> _Goal of the exercise_
Give all of the records again precisely, excluding whatever pictures they contain.

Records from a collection
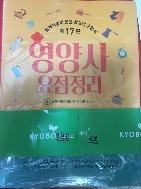 영양사 요점정리 세트(2017년 대비)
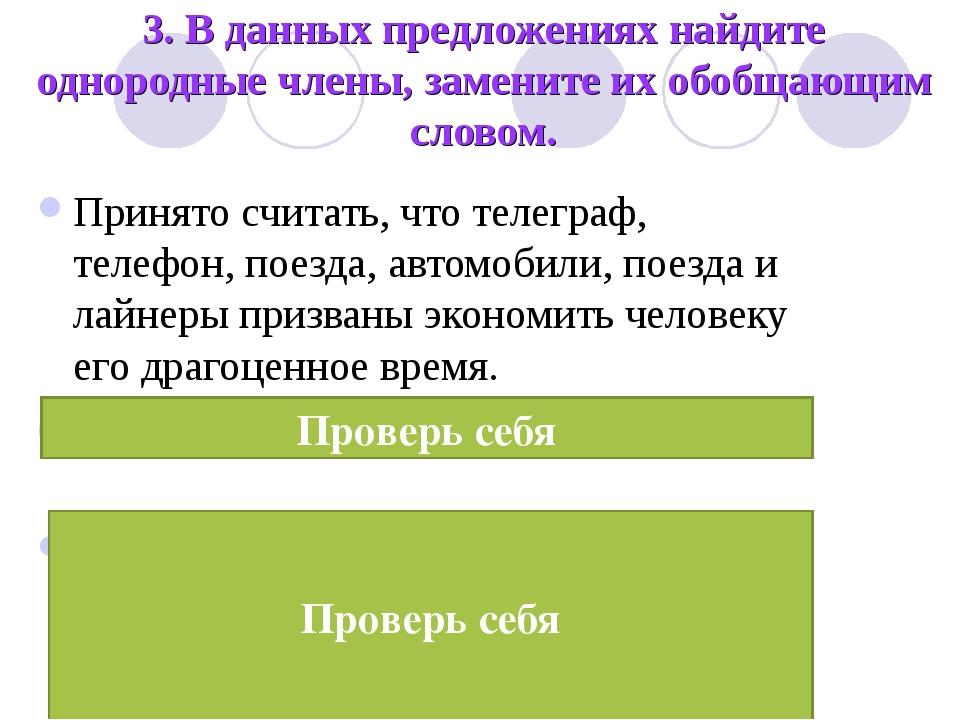 3. В данных предложениях найдите однородные члены, замените их обобщающим сло...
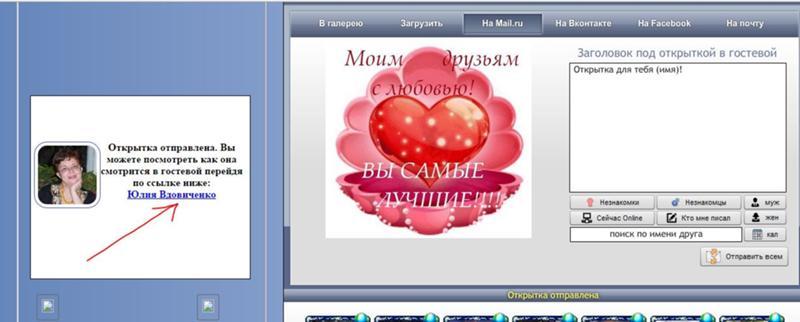 Смс в контакте открытки, смешные картинки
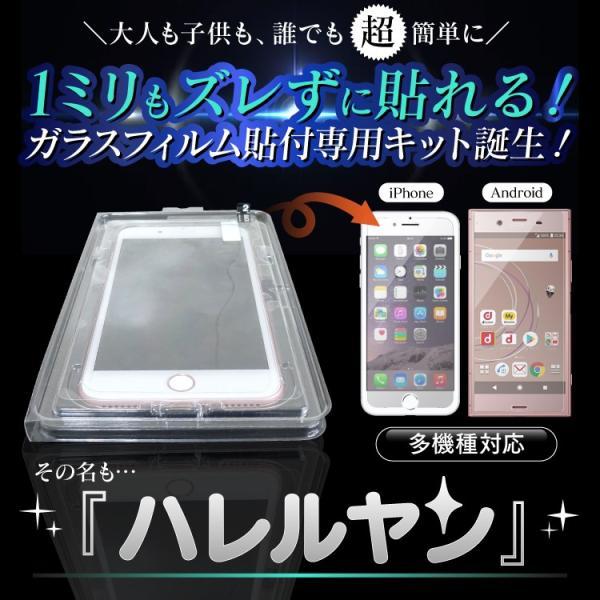 簡単 貼れる ガラスフィルム 保護フィルム フィルム 強化ガラスフィルム iPhone8 Xperia xz1 xz2 sh-01k shv40 sh-03k shv42 706sh so-01k sov36|select-com|02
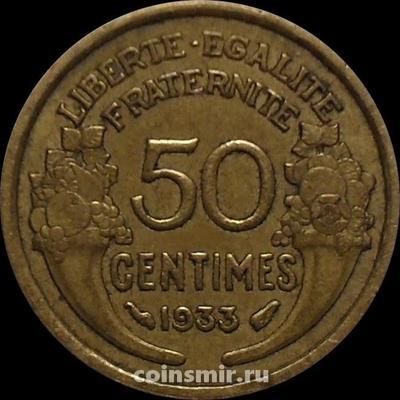 50 сантимов 1933 Франция. Открытая цифра 9 в годе.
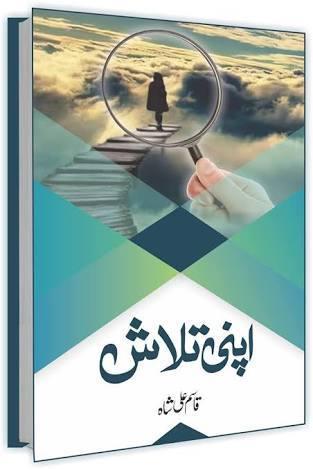اپنی تلاش / Apni talash by Qasim Ali Shah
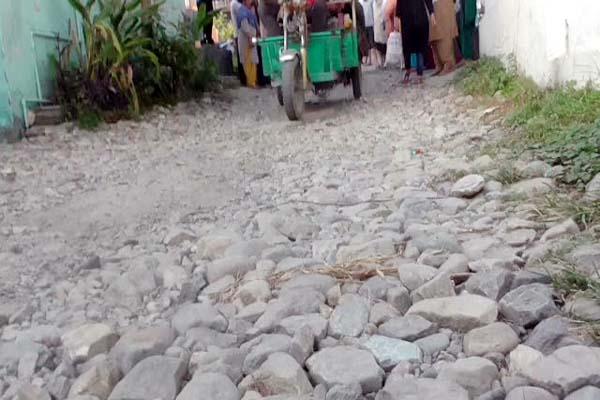 PunjabKesari, Bad Road Image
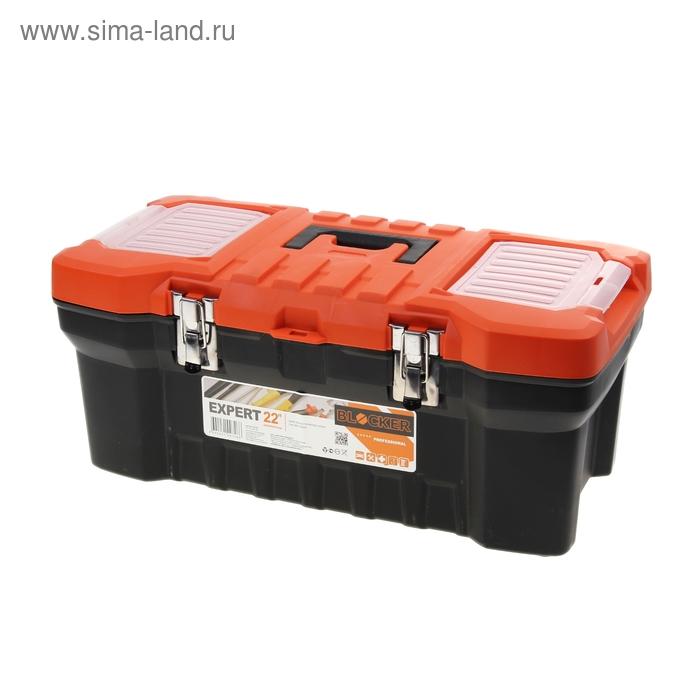 """Ящик для инструментов Expert 22"""", цвет черно-оранжевый"""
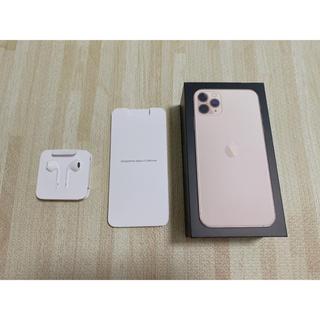 アップル(Apple)の新品【iPhone11 Pro Max付属イヤホン+空箱】(ヘッドフォン/イヤフォン)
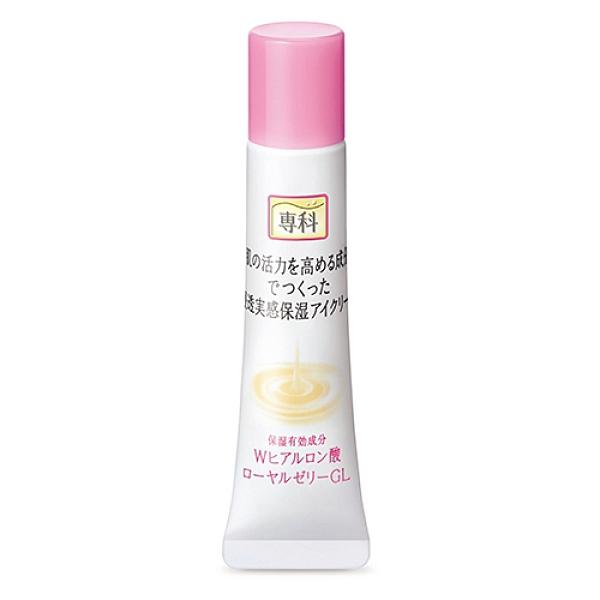 保濕專科修護眼霜 15g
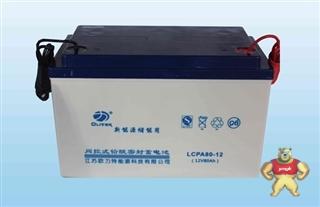 欧力特12V80AH 路灯用 UPS风光系统储能电源密封免维护胶体蓄电池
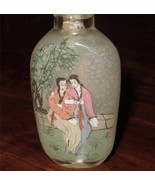 Antique Signed Chinese Reverse Hand Painted Glass Snuff Bottle H032 - $108.90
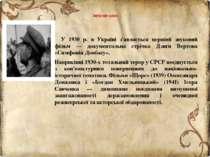 Звукове кіно У 1930 р. в Україні з'являється перший звуковий фільм — документ...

> _Exercise answer_
 영양사 요점정리 세트(2017년 대비)
 3. В данных предложениях найдите однородные члены, замените их обобщающим сло...
 Смс в контакте открытки, смешные картинки
 簡単 貼れる ガラスフィルム 保護フィルム フィルム 強化ガラスフィルム iPhone8 Xperia xz1 xz2 sh-01k shv40 sh-03k shv42 706sh so-01k sov36|select-com|02
 50 сантимов 1933 Франция. Открытая цифра 9 в годе.
اپنی تلاش / Apni talash by Qasim Ali Shah
 PunjabKesari, Bad Road Image
 """Ящик для инструментов Expert 22"""", цвет черно-оранжевый"""
 アップル(Apple)の新品【iPhone11 Pro Max付属イヤホン+空箱】(ヘッドフォン/イヤフォン)
 保濕專科修護眼霜 15g
 欧力特12V80AH 路灯用 UPS风光系统储能电源密封免维护胶体蓄电池
 Antique Signed Chinese Reverse Hand Painted Glass Snuff Bottle H032 - $108.90
 Звукове кіно У 1930 р. в Україні з'являється перший звуковий фільм — документ...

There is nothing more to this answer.